MiniCPM-V 4.6 - SGLang Documentation

May 22, 2026 · View on GitHub

Note

MiniCPM-V 4.6 is supported on the official SGLang main branch since PR #24998 (merged 2026-05-12). No fork is required — install directly from upstream, making sure your checkout is at or after that commit.

MiniCPM-V 4.6 is registered in transformers>=5.7.0 as a standalone architecture (MiniCPMV4_6ForConditionalGeneration); the SGLang adapter follows that layout.

MiniCPM-V 4.6 ships as two checkpoints:

1. Installing SGLang

Install SGLang from upstream main

Until a tagged SGLang release ships with #24998, install from upstream main (watch SGLang Releases; once a release includes that PR, pip install -U "sglang[all]" is enough):

git clone https://github.com/sgl-project/sglang.git
cd sglang

pip install --upgrade pip
pip install -e "python[all]"

transformers>=5.7.0 is installed automatically — this in turn requires a recent PyTorch (≥ 2.6 at the time of writing). Verify the resolved versions match what FlashInfer needs before installing FlashInfer below:

python -c "import torch, transformers; print('torch', torch.__version__, '| cuda', torch.version.cuda, '| transformers', transformers.__version__)"

Important

FlashInfer wheels are pinned to a specific (torch, cuda) combo. Pick the wheel index that matches the torch + CUDA you just verified above — don't blindly copy a cu121/torch2.4 URL, that will silently downgrade torch and break the SGLang / transformers install.
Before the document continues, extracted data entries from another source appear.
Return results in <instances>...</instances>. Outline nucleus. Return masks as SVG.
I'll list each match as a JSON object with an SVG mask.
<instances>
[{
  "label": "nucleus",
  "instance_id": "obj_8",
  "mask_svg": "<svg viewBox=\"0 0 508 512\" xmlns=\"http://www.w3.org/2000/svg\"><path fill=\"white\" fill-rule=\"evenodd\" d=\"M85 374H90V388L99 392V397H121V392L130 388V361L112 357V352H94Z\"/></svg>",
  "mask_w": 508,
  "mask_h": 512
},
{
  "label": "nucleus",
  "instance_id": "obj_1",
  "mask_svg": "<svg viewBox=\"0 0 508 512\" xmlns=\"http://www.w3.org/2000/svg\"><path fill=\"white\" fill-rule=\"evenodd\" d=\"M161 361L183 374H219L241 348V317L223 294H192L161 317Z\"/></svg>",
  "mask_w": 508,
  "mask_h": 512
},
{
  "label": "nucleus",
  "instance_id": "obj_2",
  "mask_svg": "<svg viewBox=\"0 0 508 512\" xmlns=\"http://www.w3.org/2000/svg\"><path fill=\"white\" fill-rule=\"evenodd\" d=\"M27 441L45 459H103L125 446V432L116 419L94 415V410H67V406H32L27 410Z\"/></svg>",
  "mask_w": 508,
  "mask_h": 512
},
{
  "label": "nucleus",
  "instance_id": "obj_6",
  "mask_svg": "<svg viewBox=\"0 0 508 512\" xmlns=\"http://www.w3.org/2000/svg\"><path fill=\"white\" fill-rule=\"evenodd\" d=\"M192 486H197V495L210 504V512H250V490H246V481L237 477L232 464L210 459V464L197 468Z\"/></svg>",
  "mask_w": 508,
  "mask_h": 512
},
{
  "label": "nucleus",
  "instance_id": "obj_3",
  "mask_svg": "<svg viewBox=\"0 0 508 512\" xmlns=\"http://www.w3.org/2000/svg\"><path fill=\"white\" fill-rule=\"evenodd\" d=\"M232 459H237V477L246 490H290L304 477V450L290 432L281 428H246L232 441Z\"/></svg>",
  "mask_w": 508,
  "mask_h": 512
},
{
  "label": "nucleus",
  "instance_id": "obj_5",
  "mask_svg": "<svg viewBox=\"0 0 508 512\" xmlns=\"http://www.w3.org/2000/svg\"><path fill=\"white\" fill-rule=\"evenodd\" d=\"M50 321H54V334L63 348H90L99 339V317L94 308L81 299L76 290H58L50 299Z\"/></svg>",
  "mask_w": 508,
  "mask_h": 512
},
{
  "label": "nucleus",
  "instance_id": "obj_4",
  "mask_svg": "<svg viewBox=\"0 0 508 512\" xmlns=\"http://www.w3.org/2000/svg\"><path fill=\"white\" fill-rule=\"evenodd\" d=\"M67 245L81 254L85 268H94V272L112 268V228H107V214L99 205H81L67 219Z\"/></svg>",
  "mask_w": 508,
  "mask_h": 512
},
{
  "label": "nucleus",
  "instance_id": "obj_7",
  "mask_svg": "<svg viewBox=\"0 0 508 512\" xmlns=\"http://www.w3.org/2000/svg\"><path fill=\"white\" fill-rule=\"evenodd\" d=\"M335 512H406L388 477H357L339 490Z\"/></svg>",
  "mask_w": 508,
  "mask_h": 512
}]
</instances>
The general index lives at https://flashinfer.ai/whl/. Pick the directory matching your environment, for example:

Your torch / CUDAIndex URL
torch 2.6 + CUDA 12.4https://flashinfer.ai/whl/cu124/torch2.6/
torch 2.6 + CUDA 12.6https://flashinfer.ai/whl/cu126/torch2.6/
torch 2.7 + CUDA 12.8https://flashinfer.ai/whl/cu128/torch2.7/

Then install via either:

# Method 1 — pip from the right index (slow / blocked in CN)
pip install flashinfer-python -i <index URL from table above>

# Method 2 — download the matching wheel manually
#   1) Open the index URL in a browser, find a wheel that matches your
#      python version (cp310 / cp311 / ...) and platform (linux_x86_64 / win_amd64)
#   2) pip install <downloaded-wheel.whl>

For everything else (Docker images, CPU-only fallback, etc.) see the official SGLang installation docs.

2. Launching the Inference Server

By default the server downloads weights from the HuggingFace Hub:

python -m sglang.launch_server --model-path openbmb/MiniCPM-V-4.6 --port 30000 --trust-remote-code --dtype bfloat16

Or specify a local path:

python -m sglang.launch_server --model-path /your/local/MiniCPM-V-4.6 --port 30000 --trust-remote-code --dtype bfloat16

To serve the Thinking variant, swap the model id:

python -m sglang.launch_server --model-path openbmb/MiniCPM-V-4.6-Thinking --port 30000 --trust-remote-code --dtype bfloat16

3. Calling the Service

  • Bash / curl:

    curl -s http://localhost:30000/v1/chat/completions \
      -H "Content-Type: application/json" \
      -d '{
        "model": "MiniCPM-V-4.6",
        "messages": [
          {
            "role": "user",
            "content": [
              {"type": "text", "text": "What is in this image?"},
              {
                "type": "image_url",
                "image_url": {
                  "url": "https://github.com/OpenSQZ/MiniCPM-V-CookBook/blob/main/inference/assets/airplane.jpeg?raw=true"
                }
              }
            ]
          }
        ],
        "max_tokens": 300,
        "top_k": -1
      }'
    
  • Python (OpenAI client):

    from openai import OpenAI
    
    client = OpenAI(base_url="http://localhost:30000/v1", api_key="None")
    
    response = client.chat.completions.create(
        model="MiniCPM-V-4.6",
        messages=[
            {
                "role": "user",
                "content": [
                    {"type": "text", "text": "What is in this image?"},
                    {
                        "type": "image_url",
                        "image_url": {
                            "url": "https://github.com/OpenSQZ/MiniCPM-V-CookBook/blob/main/inference/assets/airplane.jpeg?raw=true",
                        },
                    },
                ],
            }
        ],
        max_tokens=300,
        extra_body={"top_k": -1, "stop_token_ids": [248044, 248046]},
    )
    
    print(response.choices[0].message.content)
    

If image_url is not reachable from your machine, replace it with a local path / base64 data URL.

v4.6 uses the Qwen3.5 vocabulary — pass stop_token_ids = [248044, 248046] if you observe the model continuing past the answer.

For more invocation patterns, see the SGLang documentation.